Вайва знала доподлинно — и матушка ее в том уверяла, что понести она должна сразу же с первой брачной ночи. И пусть не ночь то была у нее с Федором, а короткий и так страшно завершившийся вечер, но много успели за это время молодые, не одними лишь разговорами да страстными объятиями обошлись. Рассталась Вайва с девичеством и по любви, как виделось, великой, и как-то совсем не так больно и стыдно, как нашептывали ей вечерами перед свадьбой у нее дома более старшие и опытные подруги.
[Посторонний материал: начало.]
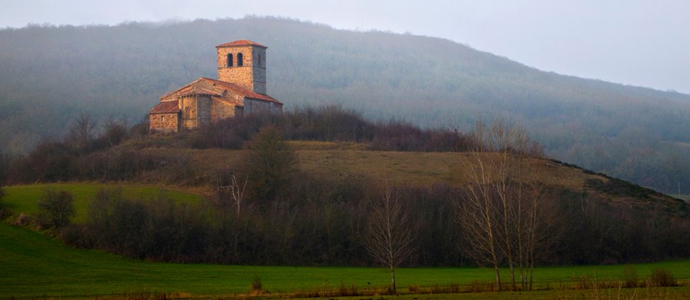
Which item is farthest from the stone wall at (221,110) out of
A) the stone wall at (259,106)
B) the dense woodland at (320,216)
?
the dense woodland at (320,216)

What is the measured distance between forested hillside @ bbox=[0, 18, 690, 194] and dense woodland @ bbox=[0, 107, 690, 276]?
122 ft

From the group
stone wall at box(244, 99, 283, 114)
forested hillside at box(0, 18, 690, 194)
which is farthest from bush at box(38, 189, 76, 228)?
forested hillside at box(0, 18, 690, 194)

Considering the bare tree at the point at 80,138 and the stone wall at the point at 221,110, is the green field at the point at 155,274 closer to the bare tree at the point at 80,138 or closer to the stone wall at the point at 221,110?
the bare tree at the point at 80,138

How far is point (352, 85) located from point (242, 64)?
7109cm

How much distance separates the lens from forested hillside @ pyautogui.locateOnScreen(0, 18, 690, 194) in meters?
103

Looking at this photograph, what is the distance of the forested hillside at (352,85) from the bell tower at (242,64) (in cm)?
2668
«Знаю, что сын у меня будет первым! — решила твердо княжна Варвара (это имя, пока другим, кроме Федора, не ведомое, употребим разок) — А вот как назвать его? — задумалась. Потом резко тряхнула головой, так что волосы взлетели и опали медленно, чем изумила сотрапезников, подумала секунду-другую и незаметно улыбнулась. — Помню, любый рассказывал мне как-то про новогородского князя Александра, который недавно, еще до татар каких-то шведов да немцев знатно побил. Не станет Феденька спорить о таком же имени сыну».
Так решила, бережно отпустила кошку на земляной пол, повернулась к столу и принялась за еду. Судя по поведению Пелюши, «герцога литовского», задерживаться на этом постоялом дворе они не будут...
в которой Андрей Александрович постепенно начинает «превращаться» в Федора Константиновича и встречается-таки с Товтивилом
Нельзя сказать, что Андрею Александровичу легко далось понимание, что вот именно сейчас и именно он сам стал одним из тех пресловутых «попаданцев», которых так любил ранее высмеивать в частных разговорах. А тут вот как оно: одно дело в книжках про них читать и ерничать, а другое — вокруг тебя самого неизвестная и мало тебе понятная пока эпоха, даже год очень приблизительно из беседы с Лукоте определить не выходило. «Вот тебе и получение первичной разведывательной информации путем опроса местного населения», — поиронизировал над собой в очередной раз майор.
Оставалась надежда еще и на ошалевшего от неожиданности и разговорчивого оттого до невозможности «друга-боярина», благо событийный ряд тех лет по материалам военной истории Внуков помнил изрядно. К примеру, раз жив пока Миндовг и владеет он все еще Литовским краем, так значит, это точно ранее 1270-х годов, но по крайней мере, точно вторая половина злого для Русской земли XIII века.
Теперь нужно как-то ненавязчиво вызнать у «наперсника с детства», «компаньона» по всем заметным делам последних лет о некоторых последних событиях Полоцкой земли. Впрочем, уже полученных сведений для начального анализа набиралось и так вроде бы вполне достаточно, можно было приступать.
Вопреки ожиданием, каких-либо особых проблем не возникло и с языком, как любил приговаривать когда-то дед Андрея Ярослав Олегович, «межчеловеческого общения». Все эти «паки», «зело», «вельми понеже», памятные, в частности, благодаря любимой многим кинокомедии «Иван Васильевич меняет профессию», были, во-первых, совершенно из других времен, а во-вторых, употреблялись чаще и больше все-таки в обороте, куда более близком к официальному. Простой же люд изъяснялся заметно проще и понятнее даже отдаленному, так сказать, потомку.
Другое дело, что как выяснилось, погибший на полевом стане княжич Федор Константинович, потрясающее сходство с которым и стало причиной того, что Данило Терентьевич принял за него Андрея, так вот именно этот полоцкий княжич должен был стать отцом Александра Нетши, от которого впоследствии весь род Нетшиных (а также природных рюриковичей Мамоновых, Дмитриевых, Даниловых, как и самих Внуковых) и произошел. То есть, теперь Андрею-Федору, буде его таковым и остальные признают, предстояло, получается, ни много ни мало, а стать основателем собственной родовой линии? Парадокс, да и только!